▶ [WHAT THE TASK REQUIRES] Recast the data from its first line through the line containing "1628 centimetres", inclusive, as a Markdown table with the columns Row and Line. Number each line and leave out blank lines.

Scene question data
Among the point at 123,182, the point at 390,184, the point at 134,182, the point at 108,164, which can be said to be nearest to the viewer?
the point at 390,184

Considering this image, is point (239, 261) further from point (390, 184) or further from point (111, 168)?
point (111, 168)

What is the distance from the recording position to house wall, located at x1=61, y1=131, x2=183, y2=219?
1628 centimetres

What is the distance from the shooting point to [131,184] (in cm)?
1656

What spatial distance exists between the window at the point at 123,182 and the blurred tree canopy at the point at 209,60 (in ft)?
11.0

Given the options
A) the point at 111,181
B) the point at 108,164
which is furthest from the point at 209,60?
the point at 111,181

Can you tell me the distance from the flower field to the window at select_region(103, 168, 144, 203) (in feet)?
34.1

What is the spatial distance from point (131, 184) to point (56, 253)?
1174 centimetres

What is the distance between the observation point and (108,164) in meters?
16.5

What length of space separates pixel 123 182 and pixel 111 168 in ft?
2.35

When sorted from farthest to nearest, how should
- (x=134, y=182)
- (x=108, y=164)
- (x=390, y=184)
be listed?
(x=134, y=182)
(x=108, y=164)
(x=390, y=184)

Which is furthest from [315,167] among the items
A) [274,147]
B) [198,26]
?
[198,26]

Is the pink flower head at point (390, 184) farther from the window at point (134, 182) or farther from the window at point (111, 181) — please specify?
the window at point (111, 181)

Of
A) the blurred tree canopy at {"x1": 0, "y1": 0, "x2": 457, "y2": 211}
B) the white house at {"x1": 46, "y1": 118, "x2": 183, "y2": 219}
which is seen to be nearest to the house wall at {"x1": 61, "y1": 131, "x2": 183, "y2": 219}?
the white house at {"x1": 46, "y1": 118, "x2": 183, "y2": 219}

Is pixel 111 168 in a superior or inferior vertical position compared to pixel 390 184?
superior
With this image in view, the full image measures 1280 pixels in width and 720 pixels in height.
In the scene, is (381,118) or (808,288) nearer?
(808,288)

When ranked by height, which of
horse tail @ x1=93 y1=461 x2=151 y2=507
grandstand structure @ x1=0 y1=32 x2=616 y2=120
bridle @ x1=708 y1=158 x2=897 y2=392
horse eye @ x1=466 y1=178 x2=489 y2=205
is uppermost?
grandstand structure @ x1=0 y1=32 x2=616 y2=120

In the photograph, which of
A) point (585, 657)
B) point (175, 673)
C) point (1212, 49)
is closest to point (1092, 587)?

▶ [RESULT BELOW]
| Row | Line |
|---|---|
| 1 | Among the point at 123,182, the point at 390,184, the point at 134,182, the point at 108,164, which can be said to be nearest to the viewer? |
| 2 | the point at 390,184 |
| 3 | Considering this image, is point (239, 261) further from point (390, 184) or further from point (111, 168)? |
| 4 | point (111, 168) |
| 5 | What is the distance from the recording position to house wall, located at x1=61, y1=131, x2=183, y2=219? |
| 6 | 1628 centimetres |